If you have any oak trees around, pick up some dead (brown) leaves and soak them in fish water in a bucket, them white 5g buckets work good, until they sink. That can act as shrimp food for the 10 days you're gone. They won't affect your water parameters the 10 days you are gone.


----------



## NatalieT (Mar 20, 2007)

Hmm, I don't know if I'd recognize an oak tree... (google image search...) oh, yeah, there's plenty of those leaves lying around right now. Good, that's alright then. Hurray! I can get shrimp!

Will the leaves + algae make a fairly complete diet for the long term, or should I figure on giving them some other foods under normal circumstances?

Thanks!
Natalie


----------



## trenac (Jul 16, 2004)

If your tank has a good supply of algae they will be fine for 10 days without being food. 

Shrimp are not that picky of eaters, they will eat most anything that your fish do. Mine also eat algae wafers, sinking wafers, shrimp pellets, green beans and zuchinni.


----------



## milalic (Aug 26, 2005)

Do not feed them, they will be fine.


----------



## stcyrwm (Apr 20, 2005)

You wouldn't need to feed them but if you wanted to you could go to: http://www.drsfostersmith.com and type in "Fish Mate Automatic Feeder" in the search box. You'll see a feeder that is easy to put algae wafer pieces and other assorted shrimp foods in. I use this one even when I am not away.

Bill

PS
You won't regret getting the shrimp, they are cool little critters..........


----------



## eklikewhoa (Jul 24, 2006)

I would just leave the lights on for a few days before the vacation and maybe do a water change and a good feeding before you leave.


----------



## milalic (Aug 26, 2005)

eklikewhoa said:


> I would just leave the lights on for a few days before the vacation and maybe do a water change and a good feeding before you leave.

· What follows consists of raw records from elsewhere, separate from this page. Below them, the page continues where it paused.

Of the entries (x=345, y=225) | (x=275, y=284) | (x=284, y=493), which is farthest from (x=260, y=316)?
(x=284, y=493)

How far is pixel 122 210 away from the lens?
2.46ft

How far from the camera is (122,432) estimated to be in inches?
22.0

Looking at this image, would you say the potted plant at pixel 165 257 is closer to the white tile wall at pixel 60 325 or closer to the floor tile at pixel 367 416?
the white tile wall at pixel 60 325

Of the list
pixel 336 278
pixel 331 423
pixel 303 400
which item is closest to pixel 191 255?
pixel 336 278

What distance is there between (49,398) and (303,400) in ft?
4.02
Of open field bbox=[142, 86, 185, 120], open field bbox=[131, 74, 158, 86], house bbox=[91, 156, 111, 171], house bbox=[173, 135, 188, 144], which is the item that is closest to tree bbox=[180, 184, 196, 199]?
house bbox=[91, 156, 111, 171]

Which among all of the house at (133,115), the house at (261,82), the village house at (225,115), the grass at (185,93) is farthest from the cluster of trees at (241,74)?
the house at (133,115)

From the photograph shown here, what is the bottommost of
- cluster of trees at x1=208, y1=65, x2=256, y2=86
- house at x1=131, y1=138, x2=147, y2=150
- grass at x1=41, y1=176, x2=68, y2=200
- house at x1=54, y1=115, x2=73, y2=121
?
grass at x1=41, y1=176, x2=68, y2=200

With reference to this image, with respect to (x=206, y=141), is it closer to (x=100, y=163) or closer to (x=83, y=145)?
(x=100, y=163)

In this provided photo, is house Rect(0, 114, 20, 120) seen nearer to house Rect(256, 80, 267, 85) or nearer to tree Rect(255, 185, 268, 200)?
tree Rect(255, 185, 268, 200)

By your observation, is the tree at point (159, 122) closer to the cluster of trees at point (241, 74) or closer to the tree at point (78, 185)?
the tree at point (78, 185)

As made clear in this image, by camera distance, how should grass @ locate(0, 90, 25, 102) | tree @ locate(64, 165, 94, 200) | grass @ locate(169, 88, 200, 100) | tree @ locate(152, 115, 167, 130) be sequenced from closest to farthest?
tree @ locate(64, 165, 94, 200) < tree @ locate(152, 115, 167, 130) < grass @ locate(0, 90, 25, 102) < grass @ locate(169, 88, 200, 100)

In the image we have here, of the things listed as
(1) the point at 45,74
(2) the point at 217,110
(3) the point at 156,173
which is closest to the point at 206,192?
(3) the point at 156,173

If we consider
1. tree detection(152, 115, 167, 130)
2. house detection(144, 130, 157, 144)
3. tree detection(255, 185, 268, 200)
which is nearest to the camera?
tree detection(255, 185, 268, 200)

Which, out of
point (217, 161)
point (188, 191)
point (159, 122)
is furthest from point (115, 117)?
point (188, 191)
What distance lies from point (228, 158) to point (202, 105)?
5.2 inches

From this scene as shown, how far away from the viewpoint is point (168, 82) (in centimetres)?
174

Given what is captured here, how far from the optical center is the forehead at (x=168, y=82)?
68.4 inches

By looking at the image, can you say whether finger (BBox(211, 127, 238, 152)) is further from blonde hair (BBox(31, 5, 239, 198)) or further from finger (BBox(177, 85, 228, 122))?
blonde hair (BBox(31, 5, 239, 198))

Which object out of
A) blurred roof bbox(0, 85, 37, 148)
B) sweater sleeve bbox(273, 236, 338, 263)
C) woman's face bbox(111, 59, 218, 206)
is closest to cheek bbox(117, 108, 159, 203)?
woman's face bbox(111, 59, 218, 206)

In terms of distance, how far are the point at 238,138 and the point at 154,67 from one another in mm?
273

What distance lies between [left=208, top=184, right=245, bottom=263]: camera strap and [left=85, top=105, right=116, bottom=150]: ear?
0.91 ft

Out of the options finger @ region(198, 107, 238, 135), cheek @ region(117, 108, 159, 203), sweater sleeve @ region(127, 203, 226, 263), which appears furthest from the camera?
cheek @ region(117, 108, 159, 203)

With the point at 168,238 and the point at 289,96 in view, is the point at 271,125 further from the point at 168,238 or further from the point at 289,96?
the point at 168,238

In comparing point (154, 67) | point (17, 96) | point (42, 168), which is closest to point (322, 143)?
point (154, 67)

What is the purpose of leaving the lights on for a few days before vacation? Do plants store light?


----------



## eklikewhoa (Jul 24, 2006)

To grow algae, I am thinking of a mainly shrimp tank though. It works for my Tropheus which also graze algae.


----------



## NatalieT (Mar 20, 2007)

Thank you, everyone, for the great suggestions!

Natalie


----------



## allenkain (Jun 28, 2016)

If your using tap water then your issues are starting there with who knows what entering your system. Increased feedings and unstable parameters are going to equal disastrous results. Look into getting a Rodi unit and follow advice above. Matrix isn't going to be enough imo, gfo like rowa phos, chemipure blue or purigen will help but you need to stop feeding so much as well because your dumping nutrients that your tank can't process. I would stop dosing too until you read up on balancing calcium, Alk and magnesium, then make the changes slowly and dead oak leaves serve as shrimp food during Vacation.


----------



## Michael (Jul 20, 2010)

Allenkain, welcome to APC!

Unfortunately this thread is 9 years old. New members often miss the date shown just above the poster's name on the extreme upper right of the post. Check the date of the last post in the thread to know the age of the thread.


----------



## NYC (Jun 28, 2016)

I have 10 amanos in a 65 gal. I never feed them. I dont have any fish either. Only plants. The shrimps eat all the crap in the tank.


----------